In secondo luogo, afferma la Cassazione “lo scopo di far rivivere ai tifosi i momenti del passato ha anche finalità didattiche, posto che i più giovani non conoscono la maggior parte di quei campioni per diretta esperienza e dunque la mostra serve a farglieli conoscere indirettamente: didattico è lo scopo che mira a fornire conoscenza di eventi o personaggi del passato”.
Infine, gli Ermellini affermano che, semmai, Gianni Rivera avrebbe avuto un pregiudizio se non fosse stato inserito nella storia del Milan.

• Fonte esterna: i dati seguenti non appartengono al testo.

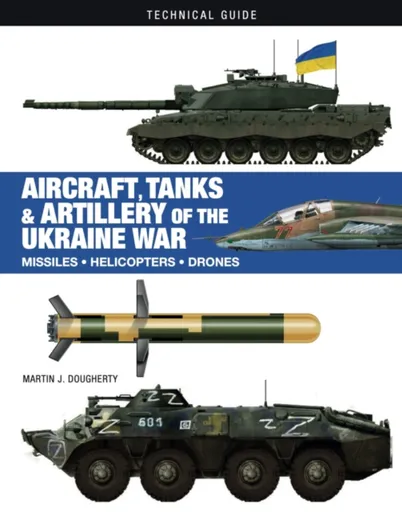 Aircraft, Tanks and Artillery of the Ukraine War - Martin J. Dougherty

Per tale motivo la sua presenza appare legittima e, come spiegato, non vi era necessità di alcun consenso perché la sua immagine è stata utilizzata soltanto per scopi culturali e didattici.
Conclusioni
Le due summenzionate decisioni confermano l’indirizzo della giurisprudenza di legittimità, così come sancito dalla Legge sul diritto d’autore: ossia consentire l’utilizzo dell’immagine di personaggi famosi nei casi in cui lo sfruttamento sia legato a scopi informativi, culturali, didattici o scientifici. L’unico limite invalicabile è legato alla sfera personale, quindi situazioni del tutto scollegate rispetto all’attività che ha reso celebre quel personaggio, nonché all’onore, alla reputazione od anche al decoro della persona ritrattata. Se questi limiti vengono rispettati, il personaggio famoso non può opporre la mancanza del suo consenso così come previsto dall’art. 96 LDA, in quanto la disciplina generale viene derogata dal successivo articolo 97 LDA.
In altri termini, il prezzo da pagare per la notorietà risiede nel dover accettare che la propria immagine, in determinati casi, possa essere utilizzata anche senza il proprio consenso.